Think Like a Software Engineer

Think Like a Software Security Professional

Thoughts on evolving our professions in the midst of doing them,

by Susan Sons


This talk will be most useful to software developers and those who manage, teach, and mentor them.  However, anyone with an interest in information security or where software comes from may find some of the material approachable.

About Me

I'm Susan Sons, a Senior Systems Analyst from Indiana University's Center for Applied Cybersecurity Research.  I've become a jack-of-all-trades sort of security engineer, but my first love was software engineering, as I came up among some wonderful old-school systems programmers.

Computer science is not software engineering.
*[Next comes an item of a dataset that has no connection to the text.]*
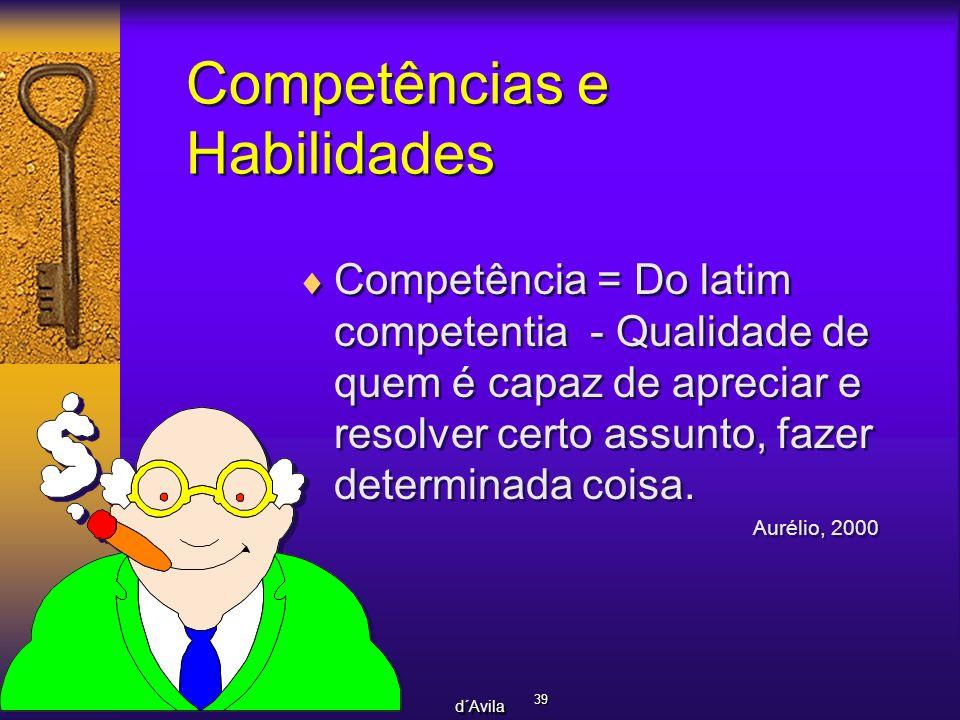 39 d´Avila Competências e Habilidades Competência = Do latim competentia - Qualidade de quem é capaz de apreciar e resolver certo assunto, fazer deter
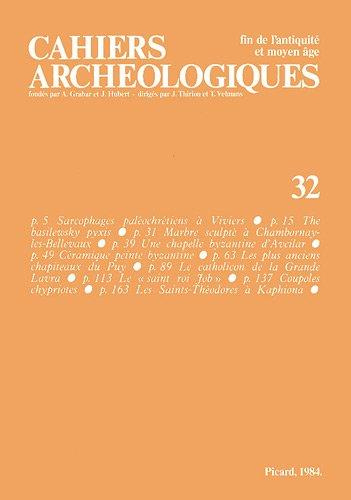 Cahiers archéologiques, numéro 32. Fin de l'antiquité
Computer science asks what is possible.

Software engineering makes things possible...

  • on a budget

  • on schedule

  • despite personnel turnover

  • for users who have their own motives and constraints

  • using only the tools and techniques available

  • in a way that can actually be maintained

  • and won't fail too much or too dangerously

  • or make too many people angry

Code camp is not software engineering.

"Hands on" programming projects don't have:

  • to build reliably

  • to be portable

  • to be documented

  • to be usable

  • to be secure

  • to be maintainable

  • users

Curmudgeon engineer gripes about new recruits

Next at 11: water is wet!

Engineering used to be taught through apprenticeship.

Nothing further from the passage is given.